Model performance on test data.
| Model Type | Min MAE | Min MSE | Min MAPE | R2 | Epochs |
|---|---|---|---|---|---|
| ANN | 0.8158 | 2.8870 | 1.1486 | 0.9973 | 1000 |
| CNN (2D) | 0.8559 | 1.3776 | 0.9822 | 0.9998 | 1000 |
| Quantized CNN | 1.4768 | 10.9771 | 1.8820 | 0.9962 | 1000 |
| CNN2SNN | 49.4009 | N/A | N/A | −0.6259 | N/A |
The CNN architecture performed well on the regression task while the Akida CNN2SNN exhibited significantly worsened performance due to dataset characteristics and hardware limitations. The Akida platform could only convert CNNs to SNNs and has a 4-bit precision limit for input layers, constraining convolutional analysis of permittivity data across GABA concentrations. These findings underscore the significance of thoughtfully selecting network architecture and optimization methods to attain peak performance in SNNs.

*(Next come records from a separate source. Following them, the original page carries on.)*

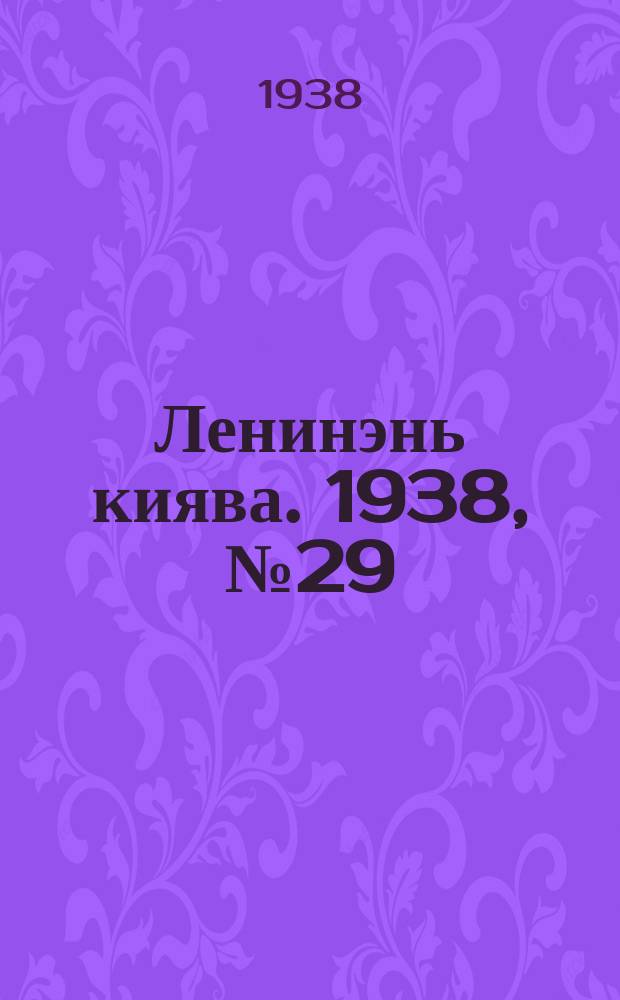 Ленинэнь киява. 1938, №29 (10 марта) : 1938, №29 (10 марта)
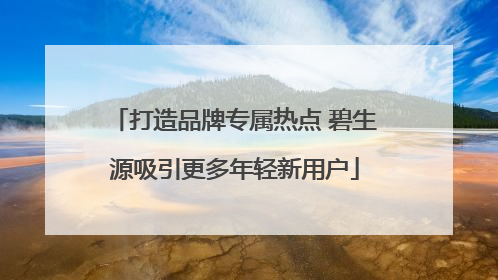 打造品牌专属热点 碧生源吸引更多年轻新用户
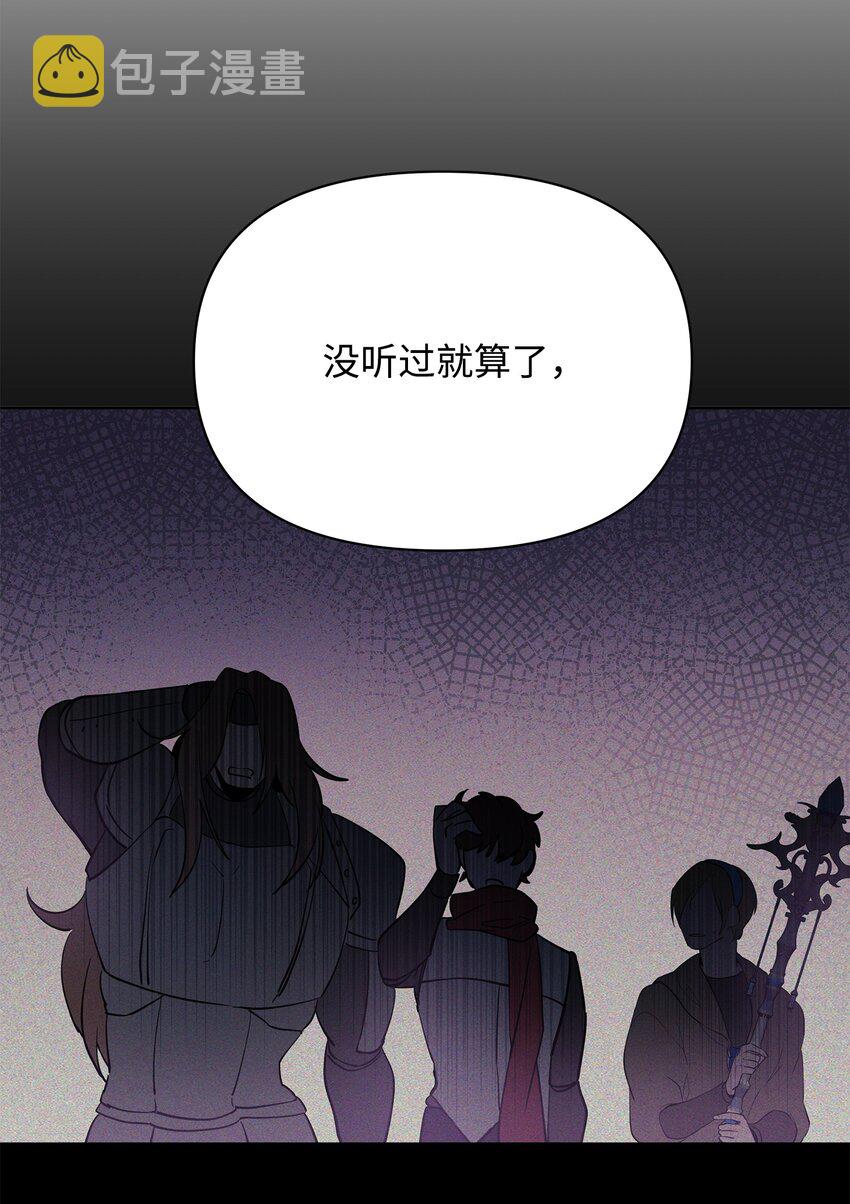 19 副本坍塌22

Future work should explore the enhanced capabilities of the Akida 2 generation, including higher precision, programmable activations, and support for temporal and event-based neural networks, to better accommodate complex data.
Akida's FPGA-based design limits network size and scalability [13], and the absence of standardized benchmarks complicates performance evaluation. Nevertheless, it remains promising for edge and real-time applications.
To mitigate these constraints, ongoing research is actively engaged in the development of cutting-edge hardware and software tools, alongside the standardization of performance benchmarks and metrics for the evaluation of Akida-based systems. The domain of neuromorphic computing poses a substantial challenge for neophytes, necessitating an in-depth comprehension of various interconnected domains, including neuroscience, nano-electronics, and computer science. Nonetheless, with persistent research and development efforts, the Akida technology holds the potential to ascend as a preeminent neuromorphic computing paradigm, proffering more efficient solutions for real-time processing applications.
Another vital avenue for future research involves the development of a resilient spike encoding mechanism, based on spike count per temporal unit, for representing permittivity data. Rate coding is a well-established information encoding method in the human brain, offering numerous advantages, especially for continuous data. This approach holds the potential to enhance model accuracy and efficiency, empowering them to process substantial volumes of physiological data in real time effectively.
Our experiment revealed that CNN architecture, optimized structurally, showed the best performance in predicting GABA concentration from permittivity data. Akida's CNN to SNN framework underperformed due to dataset characteristics and Akida's limitations. Despite challenges in applying neuromorphic computing to impedance-based sensory systems, these technologies hold promise for revolutionizing various applications, including real-time processing of extensive physiological data.